The 10th TCM Classic Film Festival, Part 2: More critical commentary
Keith Carradine in Nashville (1975)

Nashville: Plot spoiler alert!

After viewing Father Goose at the TCM Classic Film Festival I decided to watch Nashville, which was also being screened in the Chinese Multiplex #1 filled with theatergoers. I hadn’t seen Robert Altman’s magnum opus again since its 1975 release. I stumbled upon Jeff Goldblum and other cast members as they entered the roomy theater and upon recognizing Keith Carradine, I declared: “Preacher Casy rules!” Of course, this referred to Keith’s father, the great character actor John Carradine, who perfectly depicted the clergyman-turned-union-organizer in John Ford’s 1940 classic adaptation of John Steinbeck’s Dustbowl and beyond masterpiece, The Grapes of Wrath.
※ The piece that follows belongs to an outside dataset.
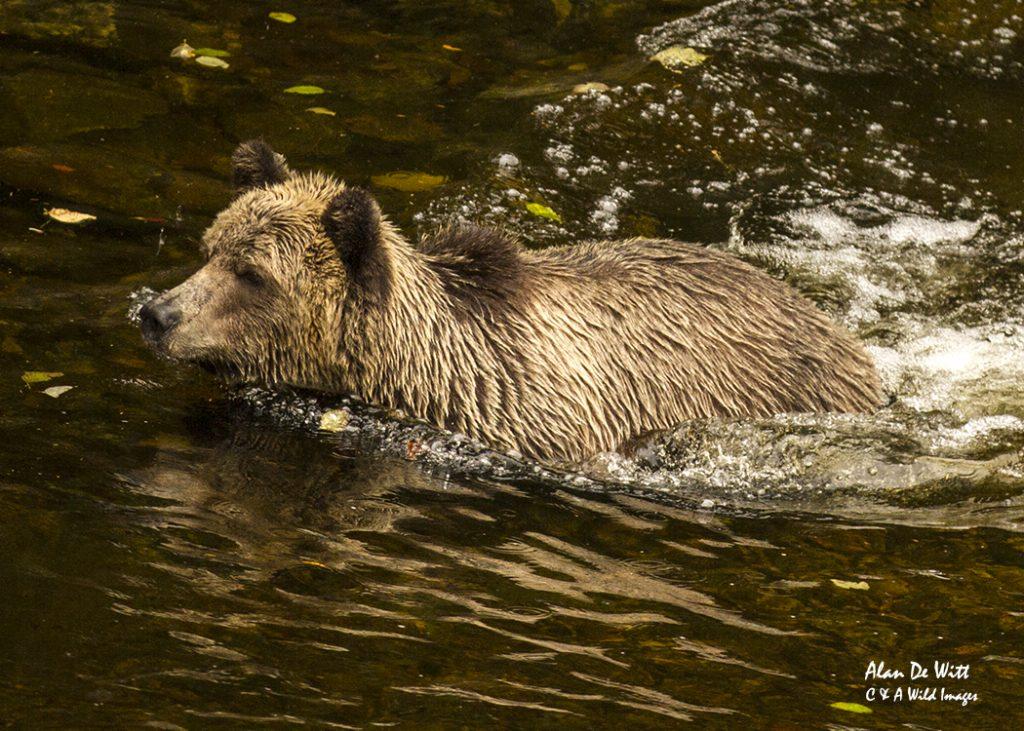 grizzly-bear-cub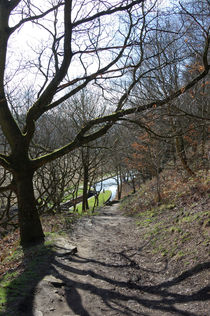 Woodland View - Huddersfield Narrow Canal by Paul Oakes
The still-handsome Keith’s eyes seemed to light up, but then I ruined the moment by adding: “And you were great in Gauguin the Savage,” a 1980 TV movie that’s one of the best screen versions of the post-Impressionist painter’s life in Polynesia. Still smiling, without missing a beat, Keith politely informed your imbecilic know-it-all would-be film historian: “That was my brother,” David Carradine, best known for the popular 1970s Kung Fu television series and features such as 1976’s Bound for Glory, where in a bit of canny casting Preacher Casy’s real-life son portrayed another Depression-era union hero, Woody Guthrie.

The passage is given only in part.